#### WRITTEN TASK:
Copy out every one of the records below word for word, with nothing left out or changed.
===
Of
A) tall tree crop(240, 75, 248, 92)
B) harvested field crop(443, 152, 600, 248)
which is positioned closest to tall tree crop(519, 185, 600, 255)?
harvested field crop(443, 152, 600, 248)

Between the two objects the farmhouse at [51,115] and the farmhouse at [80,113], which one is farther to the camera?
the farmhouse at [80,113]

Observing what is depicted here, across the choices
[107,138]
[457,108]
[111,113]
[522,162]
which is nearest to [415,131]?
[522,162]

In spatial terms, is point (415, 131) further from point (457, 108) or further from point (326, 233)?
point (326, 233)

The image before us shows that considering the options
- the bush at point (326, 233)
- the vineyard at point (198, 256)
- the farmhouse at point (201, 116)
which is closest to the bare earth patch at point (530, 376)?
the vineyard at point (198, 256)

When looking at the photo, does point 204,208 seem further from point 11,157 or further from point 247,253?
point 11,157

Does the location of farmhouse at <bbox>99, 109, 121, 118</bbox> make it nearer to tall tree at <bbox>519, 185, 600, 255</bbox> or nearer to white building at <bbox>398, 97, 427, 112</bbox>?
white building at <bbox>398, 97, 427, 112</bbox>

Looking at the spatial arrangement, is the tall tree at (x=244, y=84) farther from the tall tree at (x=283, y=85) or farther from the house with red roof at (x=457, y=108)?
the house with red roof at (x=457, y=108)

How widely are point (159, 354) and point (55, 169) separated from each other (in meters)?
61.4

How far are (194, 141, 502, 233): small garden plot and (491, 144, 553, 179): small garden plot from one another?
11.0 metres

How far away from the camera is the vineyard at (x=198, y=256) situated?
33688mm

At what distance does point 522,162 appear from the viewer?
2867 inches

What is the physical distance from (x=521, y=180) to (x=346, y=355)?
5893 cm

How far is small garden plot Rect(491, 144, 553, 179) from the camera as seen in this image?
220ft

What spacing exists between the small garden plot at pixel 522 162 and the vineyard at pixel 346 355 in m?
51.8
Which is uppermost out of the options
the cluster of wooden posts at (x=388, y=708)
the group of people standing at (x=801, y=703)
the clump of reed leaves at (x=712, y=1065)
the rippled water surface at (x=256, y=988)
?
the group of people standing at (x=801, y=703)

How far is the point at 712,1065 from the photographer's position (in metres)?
===
#### RESPONSE TO THIS TASK:
Of
A) tall tree crop(240, 75, 248, 92)
B) harvested field crop(443, 152, 600, 248)
which is positioned closest to tall tree crop(519, 185, 600, 255)?
harvested field crop(443, 152, 600, 248)

Between the two objects the farmhouse at [51,115] and the farmhouse at [80,113], which one is farther to the camera?
the farmhouse at [80,113]

Observing what is depicted here, across the choices
[107,138]
[457,108]
[111,113]
[522,162]
which is nearest to [415,131]?
[522,162]

In spatial terms, is point (415, 131) further from point (457, 108) or further from point (326, 233)?
point (326, 233)

The image before us shows that considering the options
- the bush at point (326, 233)
- the vineyard at point (198, 256)
- the farmhouse at point (201, 116)
which is closest to the bare earth patch at point (530, 376)?
the vineyard at point (198, 256)

When looking at the photo, does point 204,208 seem further from point 11,157 or further from point 247,253?
point 11,157

Does the location of farmhouse at <bbox>99, 109, 121, 118</bbox> make it nearer to tall tree at <bbox>519, 185, 600, 255</bbox> or nearer to white building at <bbox>398, 97, 427, 112</bbox>?
white building at <bbox>398, 97, 427, 112</bbox>

Looking at the spatial arrangement, is the tall tree at (x=244, y=84) farther from the tall tree at (x=283, y=85) or farther from the house with red roof at (x=457, y=108)?
the house with red roof at (x=457, y=108)

How widely are point (159, 354) and point (55, 169) separated from each other (in meters)?
61.4

How far are (194, 141, 502, 233): small garden plot and (491, 144, 553, 179): small garden plot from one another?
11.0 metres

How far away from the camera is the vineyard at (x=198, y=256) situated?
33688mm

At what distance does point 522,162 appear from the viewer?
2867 inches

What is the physical distance from (x=521, y=180) to (x=346, y=355)?
5893 cm

How far is small garden plot Rect(491, 144, 553, 179) from the camera as seen in this image?
220ft

What spacing exists between the small garden plot at pixel 522 162 and the vineyard at pixel 346 355 in m?
51.8
Which is uppermost out of the options
the cluster of wooden posts at (x=388, y=708)
the group of people standing at (x=801, y=703)
the clump of reed leaves at (x=712, y=1065)
the rippled water surface at (x=256, y=988)
?
the group of people standing at (x=801, y=703)

How far is the point at 712,1065 from the photographer's position (in metres)?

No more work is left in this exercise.